ACTIONS TO TAKE:
1. In the admissions scandal article, how much were Loughlin and Giannulli accused of paying to secure their daughters' places on the team?
2. Please judge whether each statement agrees with the admissions scandal article, answering yes or no and quoting the deciding words: (a) Loughlin will be sentenced to two months in prison. (b) The daughters had rowed before joining the crew team. (c) The statement about the plea deals came from the U.S. Attorney's Office in California.
3. Resume the admissions scandal article after its final sentence.

TEXT BLOCK:
The “Full House” actor and fashion designer husband Mossimo Giannulli reached plea deals involving prison time and hundreds of thousands of dollars in fines.

“Full House” actor Lori Loughlin and her husband, the fashion designer Mossimo Giannulli, have agreed to plead guilty in connection with the college admissions bribery scandal.

Both will serve prison time and pay hundreds of thousands of dollars in fines under their plea deals for “securing the fraudulent admission” of their two daughters, Olivia Jade and Isabella Rose, to the University of Southern California crew team “as purported athletic recruits,” the U.S. Attorney’s Office in Massachusetts said in a statement Thursday.

Both daughters had never participated in the sport, according to court documents. The couple were accused of paying $500,000 to snag their places on the team so the girls would be admitted to the school.

Loughlin, 55, agreed to plead guilty to one count of conspiracy to commit wire and mail fraud, according to the deal she signed on Wednesday, and will be sentenced to two months in prison, a $150,000 fine and two years of supervised release with 100 hours of community service.

DATA SHOWN:

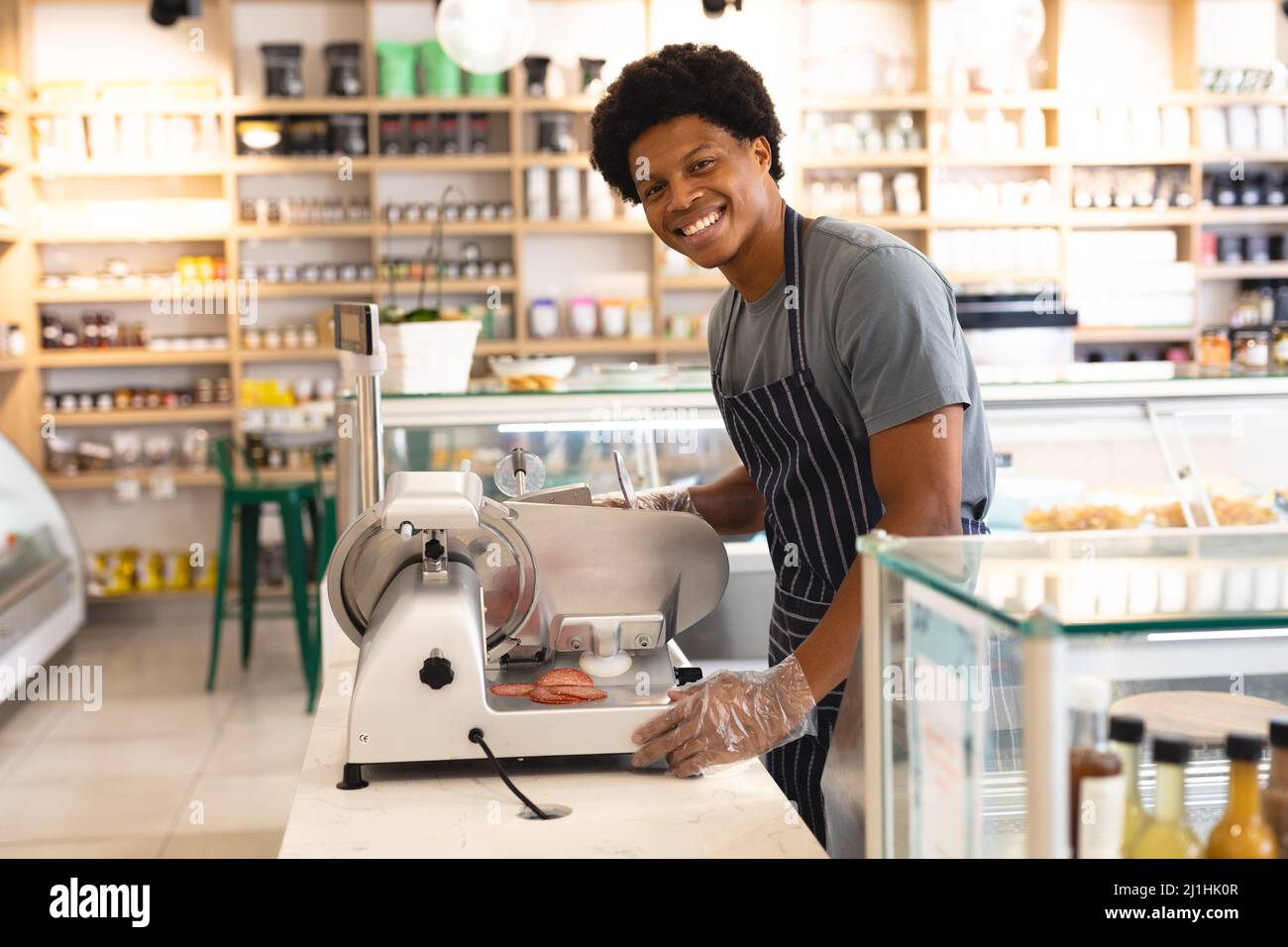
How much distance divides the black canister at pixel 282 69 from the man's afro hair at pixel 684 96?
16.9 ft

RESULTS OF THE EXERCISE:
1. $500,000.

2.
(a) Yes: "will be sentenced to two months in prison"
(b) No: "Both daughters had never participated in the sport"
(c) No: "the U.S. Attorney’s Office in Massachusetts said in a statement Thursday"

3.
Giannulli, 56, will plead guilty to one count of conspiracy to commit wire and mail fraud and honest services wire and mail fraud, prosecutors said. He agreed to a sentence of five months in prison, a $250,000 fine and two years of supervised release with 250 hours of community service.

The couple will formally plead guilty and be sentenced at a hearing before U.S. District Judge Nathaniel M. Gorton that hasn’t yet been scheduled, the statement added.

Loughlin and Giannulli are among dozens of prominent public figures charged in the scandal that erupted in March 2019. The FBI called it a nationwide conspiracy that exposed how well-heeled parents bribed their children’s way into the nation’s most elite colleges.

Former “Desperate Housewives” star Felicity Huffman served 11 days in a low-security prison after she was found to have paid $15,000 to boost her daughter Sophia Macy’s SAT score so that she could secure a spot at Carnegie Mellon University in Pittsburgh.